DATASET RECORDS:
- - -

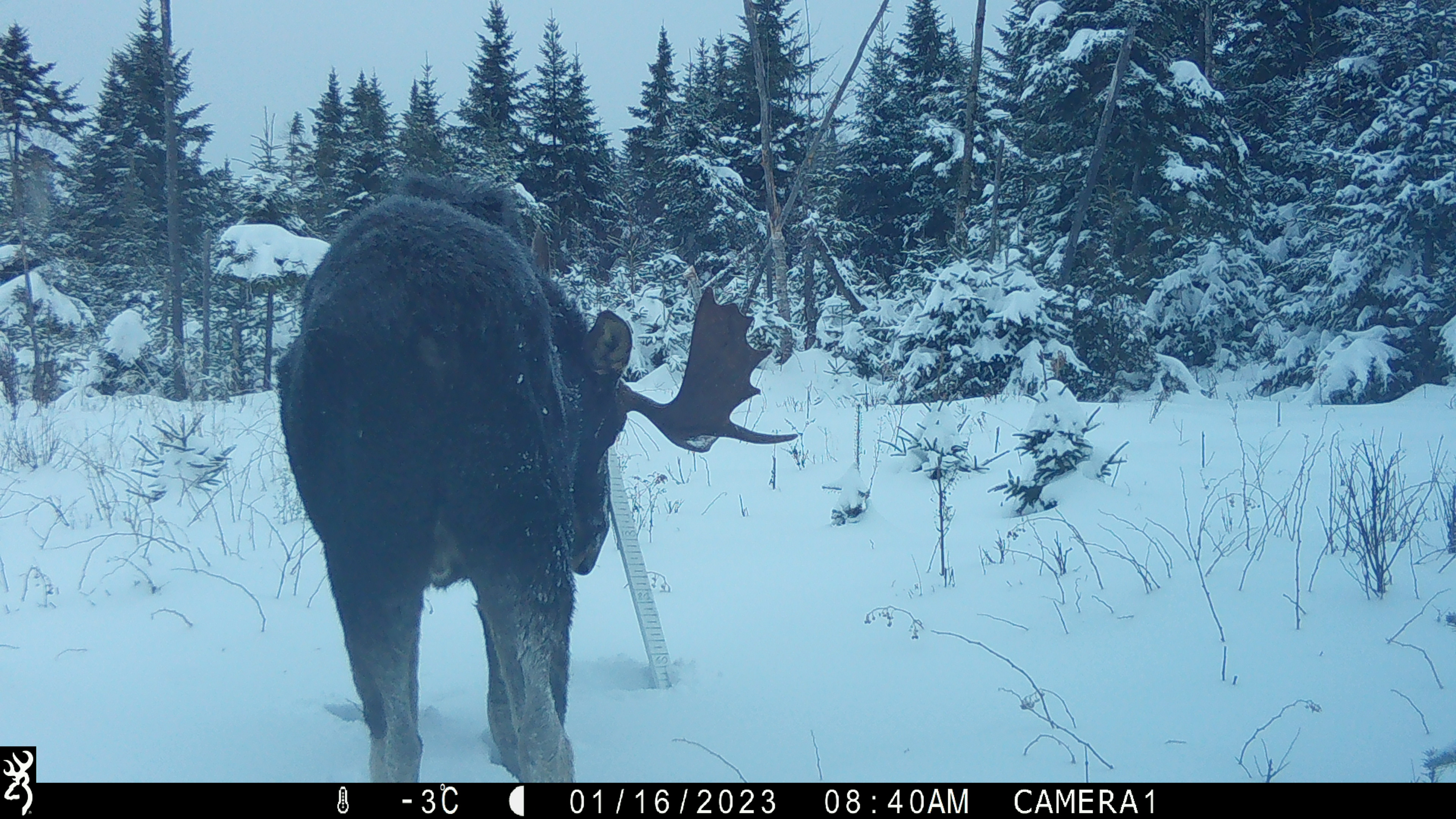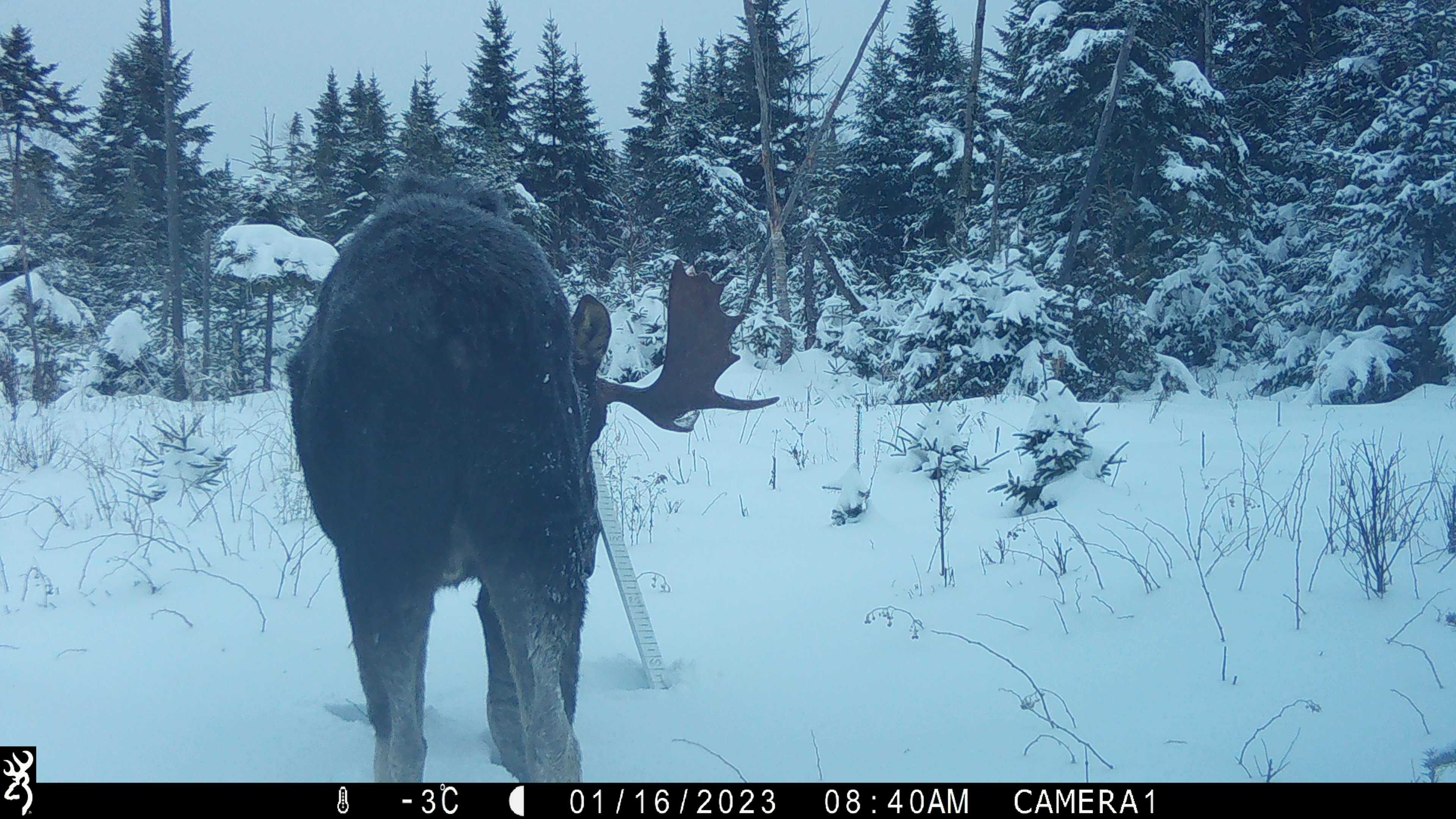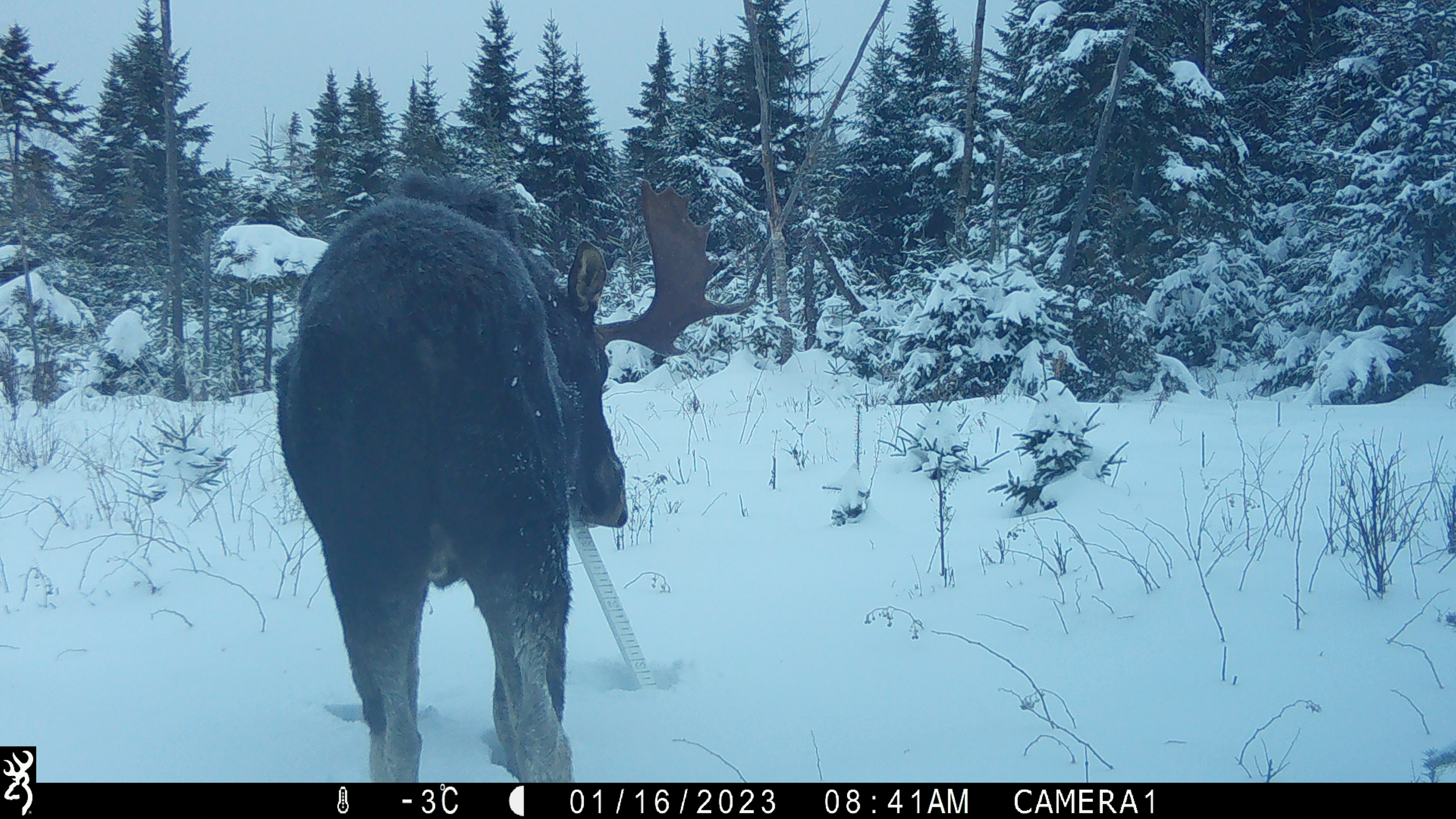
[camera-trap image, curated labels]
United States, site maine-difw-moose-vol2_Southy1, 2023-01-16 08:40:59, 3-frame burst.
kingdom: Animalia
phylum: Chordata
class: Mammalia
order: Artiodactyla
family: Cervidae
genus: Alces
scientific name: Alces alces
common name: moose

- - -

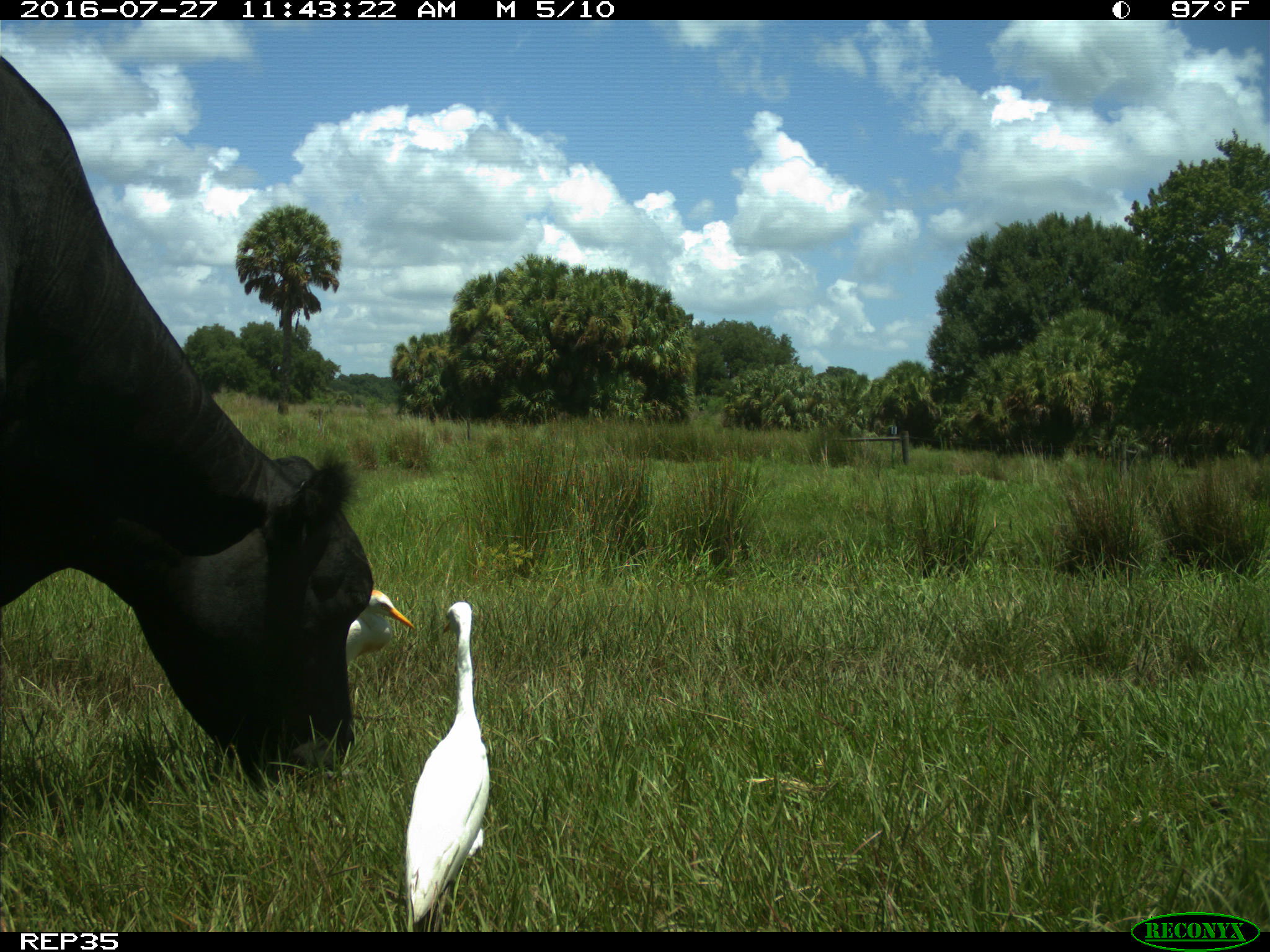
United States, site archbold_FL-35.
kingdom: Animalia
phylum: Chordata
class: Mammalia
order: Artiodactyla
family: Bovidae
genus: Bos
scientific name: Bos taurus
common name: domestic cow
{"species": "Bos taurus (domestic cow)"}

- - -

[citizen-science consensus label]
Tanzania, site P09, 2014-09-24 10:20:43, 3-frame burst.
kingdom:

- - -

ASSIGNED TASK: The answer must be the number of lines in the records where the string "moose" is found, stated alone.

TASK OUTPUT: 2